◆ Supplied passage:
·····

American journalist (born 1993)

Selina Y. Wang (born May 8, 1993) is an American television journalist and reporter, who has served as senior White House Correspondent for ABC News since August 2023. She was previously CNN's international correspondent based in Beijing and Tokyo. She has also worked for Bloomberg News as an anchor, correspondent, reporter and magazine writer. In 2023, she won an Emmy at the 44th News and Documentary Emmy Awards, and was featured the Forbes 30 Under 30 Asia List.

==Early life==
Wang was born in Richland, Washington, before attending Barrington High School in Barrington, Rhode Island where she was an accomplished flautist and named Miss Rhode Island's Outstanding Teen. She graduated from Harvard University with a degree in economics and a secondary degree in government where she wrote for The Harvard Crimson. Her parents Lai-Sheng Wang and Li-Qiong Wang are both faculty in the Department of Chemistry at Brown University.

·····

◆ Problem requirements: Continue the Selina Wang biography from the end of its early-life section.

◆ Records provided:

·····

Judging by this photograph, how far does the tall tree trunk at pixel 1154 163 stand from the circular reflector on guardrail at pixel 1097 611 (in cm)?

·····

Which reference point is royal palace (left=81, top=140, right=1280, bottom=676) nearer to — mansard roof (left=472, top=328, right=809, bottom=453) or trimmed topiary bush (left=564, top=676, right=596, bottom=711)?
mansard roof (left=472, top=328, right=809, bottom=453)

·····

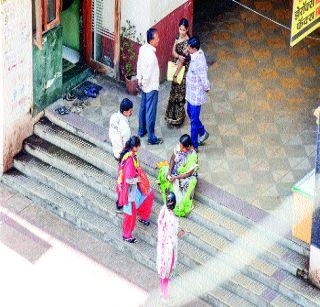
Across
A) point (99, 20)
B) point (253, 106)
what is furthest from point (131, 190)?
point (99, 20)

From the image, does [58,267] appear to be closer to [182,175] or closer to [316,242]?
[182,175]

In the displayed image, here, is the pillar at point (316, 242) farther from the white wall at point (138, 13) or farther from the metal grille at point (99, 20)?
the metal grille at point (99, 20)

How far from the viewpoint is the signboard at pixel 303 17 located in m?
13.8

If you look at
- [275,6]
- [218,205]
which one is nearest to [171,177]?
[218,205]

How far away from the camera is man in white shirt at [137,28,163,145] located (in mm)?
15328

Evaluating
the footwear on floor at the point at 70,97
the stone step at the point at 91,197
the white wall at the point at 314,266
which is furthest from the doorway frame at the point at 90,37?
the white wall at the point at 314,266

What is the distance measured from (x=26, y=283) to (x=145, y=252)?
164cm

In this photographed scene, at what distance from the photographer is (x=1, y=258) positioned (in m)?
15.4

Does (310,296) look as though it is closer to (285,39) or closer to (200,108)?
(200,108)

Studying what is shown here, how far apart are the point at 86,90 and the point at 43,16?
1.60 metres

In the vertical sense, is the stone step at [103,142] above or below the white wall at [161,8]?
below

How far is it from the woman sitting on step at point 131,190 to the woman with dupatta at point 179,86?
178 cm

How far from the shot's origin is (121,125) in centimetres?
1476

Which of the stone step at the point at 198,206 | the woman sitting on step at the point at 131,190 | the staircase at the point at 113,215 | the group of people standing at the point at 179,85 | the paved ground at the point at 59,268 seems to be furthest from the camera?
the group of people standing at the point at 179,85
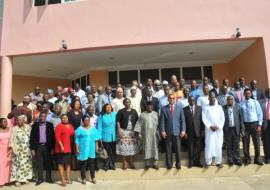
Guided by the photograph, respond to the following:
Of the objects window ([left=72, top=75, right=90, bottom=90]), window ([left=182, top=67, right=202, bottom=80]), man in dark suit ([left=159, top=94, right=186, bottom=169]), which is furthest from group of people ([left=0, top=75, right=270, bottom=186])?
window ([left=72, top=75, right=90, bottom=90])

·····

◆ Result for this task:
==Career==
Wang began her career as a journalist at Bloomberg News in New York City. She then moved to San Francisco, covering the global technology industry, venture capital and social media industry for Bloomberg News and Television and Bloomberg Businessweek magazine. Later, she moved to Beijing, China to anchor and correspondent for Bloomberg Television.

Wang joined CNN as an international correspondent based in Asia. She moved to Japan and in 2021 covered the Tokyo Summer Olympics, held under the coronavirus pandemic. Six months later, she was CNN's only news correspondent reporting from inside the Beijing Winter Olympics "covid bubble." Wang was a host of CNN's business feature show "Marketplace Asia." In the spring of 2022, Wang moved back to Beijing for CNN as the network's sole correspondent in mainland China, and is notable for being the only American broadcaster reporting on the ground in China during the historic anti-zero-COVID protests. She reported on a wide range of stories from China, including rising US-China tensions, Xi Jinping’s unprecedented third-term as the country's supreme leader, China's relationship with Taiwan, and the impact of the country's coronavirus pandemic restrictions.

In 2023, Wang won the Emmy Award for Outstanding Emerging Journalist. Wang was named on the Forbes 30 Under 30 Asia List in 2023.